531.640 DISBURSEMENT AUTHORITY

            Officers and trustees authorized to sign checks or make cash disbursements clearly fall within the definition.  Whether others who may influence, authorize or affect disbursements also do depends on their specific duties and responsibilities.

            (Technical Revisions: Dec. 2016)

29 CFR 453.8 (e)

531.650 PERSONS WHO SIGN CHECKS

            Personnel who do not handle cash but are only authorized to sign checks are required to be bonded.  This would be true regardless of whether such personnel are the sole signers or co-signers of the checks.

531.651 PERSONS WHO HAVE ACCESS TO SIGNATURE DEVICE

            Personnel who have access to a check signature device must be considered as “handling funds or other property” within the meaning of the Act and must therefore be bonded in addition to those whose signatures are affixed to the checks.

WHO MUST BE BONDED:
“EXCLUSIONS”

531.705 BONDING PROVISIONS NOT APPLICABLE TO FINANCIAL INSTITUTIONS

            The bonding requirements of the Act were not intended to be, and are not, applicable to banks or other qualified financial institutions which serve as a depository for trust funds and perform administrative or management responsibilities with respect to trusts, or to other independent contractors who have contracted with trusts for the performance of functions which are normally not carried out by officials or employees of such trusts.  Likewise, the bonding requirements are not applicable to the employees of such banks, such other qualified financial institutions, or such independent contractors.

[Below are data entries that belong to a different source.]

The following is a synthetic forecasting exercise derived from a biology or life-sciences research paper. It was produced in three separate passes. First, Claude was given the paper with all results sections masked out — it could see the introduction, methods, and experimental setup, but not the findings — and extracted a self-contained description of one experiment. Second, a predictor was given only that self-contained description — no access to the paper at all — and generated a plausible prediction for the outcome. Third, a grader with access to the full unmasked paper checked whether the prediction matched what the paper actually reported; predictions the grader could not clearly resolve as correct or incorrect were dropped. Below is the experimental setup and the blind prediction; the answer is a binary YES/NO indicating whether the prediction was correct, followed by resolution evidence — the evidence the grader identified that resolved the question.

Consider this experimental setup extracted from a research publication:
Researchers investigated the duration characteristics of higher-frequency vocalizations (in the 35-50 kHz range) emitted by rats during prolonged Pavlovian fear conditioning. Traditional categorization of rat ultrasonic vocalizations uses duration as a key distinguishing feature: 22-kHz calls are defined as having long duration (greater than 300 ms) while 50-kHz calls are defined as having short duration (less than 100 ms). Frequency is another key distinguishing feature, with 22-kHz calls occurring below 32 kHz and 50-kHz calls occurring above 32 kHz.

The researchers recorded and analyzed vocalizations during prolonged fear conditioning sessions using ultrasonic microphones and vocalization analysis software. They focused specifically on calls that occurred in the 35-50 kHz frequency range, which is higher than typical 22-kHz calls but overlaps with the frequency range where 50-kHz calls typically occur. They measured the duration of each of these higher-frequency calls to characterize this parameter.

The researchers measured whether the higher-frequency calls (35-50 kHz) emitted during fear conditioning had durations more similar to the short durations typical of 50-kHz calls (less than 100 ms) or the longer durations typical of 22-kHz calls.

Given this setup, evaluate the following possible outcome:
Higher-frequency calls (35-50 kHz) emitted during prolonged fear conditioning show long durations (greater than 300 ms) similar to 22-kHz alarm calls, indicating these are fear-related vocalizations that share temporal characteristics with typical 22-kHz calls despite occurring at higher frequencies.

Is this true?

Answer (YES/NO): YES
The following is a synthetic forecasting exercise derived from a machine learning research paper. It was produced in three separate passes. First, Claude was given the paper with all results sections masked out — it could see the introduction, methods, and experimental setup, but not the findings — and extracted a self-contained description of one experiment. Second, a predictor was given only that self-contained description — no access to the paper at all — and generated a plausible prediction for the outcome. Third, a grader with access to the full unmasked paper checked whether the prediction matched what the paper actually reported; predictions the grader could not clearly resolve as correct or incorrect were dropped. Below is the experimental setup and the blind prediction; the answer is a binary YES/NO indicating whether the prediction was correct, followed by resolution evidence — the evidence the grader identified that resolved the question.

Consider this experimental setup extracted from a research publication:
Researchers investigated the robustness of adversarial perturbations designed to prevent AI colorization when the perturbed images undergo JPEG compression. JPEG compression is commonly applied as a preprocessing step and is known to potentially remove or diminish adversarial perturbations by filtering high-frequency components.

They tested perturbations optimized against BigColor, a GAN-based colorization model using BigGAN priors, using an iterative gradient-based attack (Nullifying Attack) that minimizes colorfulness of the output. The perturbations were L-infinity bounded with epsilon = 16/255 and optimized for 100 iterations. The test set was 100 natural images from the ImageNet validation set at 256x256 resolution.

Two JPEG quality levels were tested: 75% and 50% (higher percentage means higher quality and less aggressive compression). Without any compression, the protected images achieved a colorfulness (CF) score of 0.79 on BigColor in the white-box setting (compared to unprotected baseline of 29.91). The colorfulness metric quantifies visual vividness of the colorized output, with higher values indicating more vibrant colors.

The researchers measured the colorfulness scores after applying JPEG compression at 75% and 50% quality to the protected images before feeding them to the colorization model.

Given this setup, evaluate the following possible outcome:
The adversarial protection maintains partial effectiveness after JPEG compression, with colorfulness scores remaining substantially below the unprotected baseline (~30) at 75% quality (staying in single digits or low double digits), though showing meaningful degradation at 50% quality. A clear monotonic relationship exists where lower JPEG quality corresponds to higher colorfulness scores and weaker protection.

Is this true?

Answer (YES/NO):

See also 29 CFR 453.22(b).

331.710 EXCEPTION FOR INDEPENDENT CONTRACTORS

            See 29 CFR 453.6(b).

531.720 ERISA BONDING EXEMPTION

SPECIAL NOTE:

 Trusts bonded under ERISA need not be bonded under the LMRDA.  See Manual Entry 530.005.

AMOUNT OF BOND - TERM OF BOND

532.001 LMRDA, SECTION 502(a)

            The bond of each such person shall be fixed at the beginning of the organization’s fiscal year and shall be in an amount not less than 10 per centum of the funds handled by him and his predecessor or predecessors, if any, during the preceding fiscal year, but in no case more than $500,000.  If the labor organization or the trust in which a labor organization is interested does not have a preceding fiscal year, the amount of the bond shall be, in the case of a local labor organization, not less than $1,000, and in the case of any other labor organization or of a trust in which a labor organization is interested, not less than $10,000. . . .

532.002 SEE 29 CFR 453.13, 453.15, 453.16, 453.17

532.005 SCOPE

            29 CFR Sections 453.13 through 453.17 discuss the requisite amount of the bonds which the statute declares shall be fixed “at the beginning of the organization’s fiscal year . . . in an amount not less than 10 per centum of the funds handled by him and his predecessor or predecessors, if any, during the preceding fiscal year but in no case more than $500,000.”  Section 453.15 discusses specifically the meaning of funds handled “during the preceding fiscal year” which is the basis from which the amount of the bond is derived.  Such a sum would ordinarily include the total of whatever funds were on hand at the beginning of the fiscal year plus any items received or added in the form of funds during the year.  Thus, the amount handled at any one time is not a relevant consideration in determining the amount of the bond.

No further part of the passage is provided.